Homophily is a powerful force of social interaction, yet it remains relatively overlooked in archaeology. As demonstrated by an extensive modelling and sociological tradition, for all its apparent simplicity, homophily is a highly variable process, shaped by a multiplicity of factors, in particular spatial and population structure. In order to explore this variability, and its potential implications for archaeology, we developed six toy models within the framework of the well-established CDM. Whilst this original model is based on simple rules and a continuous abstract space, the common thread of our diverse toy models is the creation of spatial and/or temporal discontinuities within the CDM. Furthermore, apart from the wave toy model, we did not amend the homophilic interaction process that underlies its functioning.

It is worth reminding, as many have done before us (e.g. Gerbault et al. 2014; Romanowska 2015), that models are not depictions of reality, but formal thought experiments designed to test and explore specific research questions, a position explicitly acknowledged by our focus on toy models. At the risk of repeating methodological clichés, simplicity in modelling is paramount for—at least—two reasons. Firstly, the sequential addition of single modifications allows for the precise evaluation of their effects and building basic knowledge required for understanding their interplay with further factors. Secondly, simple models allow preventing them from becoming ‘black boxes’, giving the impression that their functioning is difficult or impossible to assess, a perception detrimental to the use, understanding and dissemination of this approach, especially for outsiders (Cegielski and Rogers 2016).
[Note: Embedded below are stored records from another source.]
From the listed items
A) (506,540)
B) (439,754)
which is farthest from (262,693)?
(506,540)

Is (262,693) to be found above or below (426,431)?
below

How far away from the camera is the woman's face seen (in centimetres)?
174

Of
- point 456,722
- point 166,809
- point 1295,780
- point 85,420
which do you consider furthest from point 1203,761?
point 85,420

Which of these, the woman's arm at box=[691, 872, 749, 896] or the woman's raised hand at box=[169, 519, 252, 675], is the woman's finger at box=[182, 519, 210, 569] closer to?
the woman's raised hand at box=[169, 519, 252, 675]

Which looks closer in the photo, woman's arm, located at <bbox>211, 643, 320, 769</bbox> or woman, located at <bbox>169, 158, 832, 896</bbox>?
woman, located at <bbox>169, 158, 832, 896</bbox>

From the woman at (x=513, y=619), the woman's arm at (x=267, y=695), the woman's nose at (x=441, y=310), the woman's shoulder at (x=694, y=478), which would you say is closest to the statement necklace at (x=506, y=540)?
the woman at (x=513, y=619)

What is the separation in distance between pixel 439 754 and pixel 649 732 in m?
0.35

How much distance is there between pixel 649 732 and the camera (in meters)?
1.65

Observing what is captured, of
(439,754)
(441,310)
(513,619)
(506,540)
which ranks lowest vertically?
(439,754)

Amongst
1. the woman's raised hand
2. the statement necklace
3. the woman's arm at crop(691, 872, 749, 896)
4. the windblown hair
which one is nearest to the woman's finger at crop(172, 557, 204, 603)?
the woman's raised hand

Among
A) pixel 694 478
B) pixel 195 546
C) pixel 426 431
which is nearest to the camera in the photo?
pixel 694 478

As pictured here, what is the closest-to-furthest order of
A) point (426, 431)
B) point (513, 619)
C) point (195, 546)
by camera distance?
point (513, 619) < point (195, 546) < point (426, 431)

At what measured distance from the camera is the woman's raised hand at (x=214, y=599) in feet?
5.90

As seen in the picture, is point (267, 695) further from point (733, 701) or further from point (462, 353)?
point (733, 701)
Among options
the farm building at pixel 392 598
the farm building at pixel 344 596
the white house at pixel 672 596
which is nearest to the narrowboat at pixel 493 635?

Such ‘simplicity by design’ is reflected by the structure of our individual toy models, each linked to a specific variant to the CDM. The relevance of such parsimonious approach is best exemplified by the ‘new feature’ model which, as such, does not provide a lot of information but constitutes a robust baseline for further experiments. All toy models otherwise highlight the ability of homophily in generating a range of patterns in the spatial distribution of neutral, uncorrelated features and traits. Whilst the wave toy model shows the role of demic expansion in shaping cultural diversity, both mountains and coastlines demonstrate how simple landscape features inform cultural distribution. It must be stressed that, in all cases, such patterns arise independently of any adaptive value attached to any trait, a point also echoed in our discussion of the ‘innovation as new trait’ model.

These toy models present archaeological potential because they contribute to theory building by offering possible alternative hypotheses to account for known archaeological situations, and because they all raise questions regarding the ways we interpret the variability of the archaeological record. There is a long-standing tradition in the discipline to reduce this variability to measures of similarity and corresponding spatial and temporal patterns, as epitomised by concept of archaeological cultures. Our results suggest that there is as much, if not more, information to be gained in frequency (i.e. number of times agents change traits) and diversity (i.e. variation in the cultural repertoire). In this perspective, an avenue worth exploring lies in the development of measures appropriate for both simulation and real-life data, although complications are likely to arise because of the different resolutions of such datasets (i.e. controlled simulation data vs. biased archaeological data; see, from a CDM perspective, Kovačević et al. 2015).

There is no doubt that the archaeological variability cannot be reduced to the joint effects of homophily and various spatial parameters. Yet, a simple, incremental method as advocated here is a more productive long-term strategy than a priori assumptions of complexity and holism separated from any formal analyses. In this perspective, focusing on homophily, or any other factor for that matter, should be seen as an addition to an already large array of interpretations, as well as an invitation to consider time and again new ways to conceptualise and describe archaeological variability.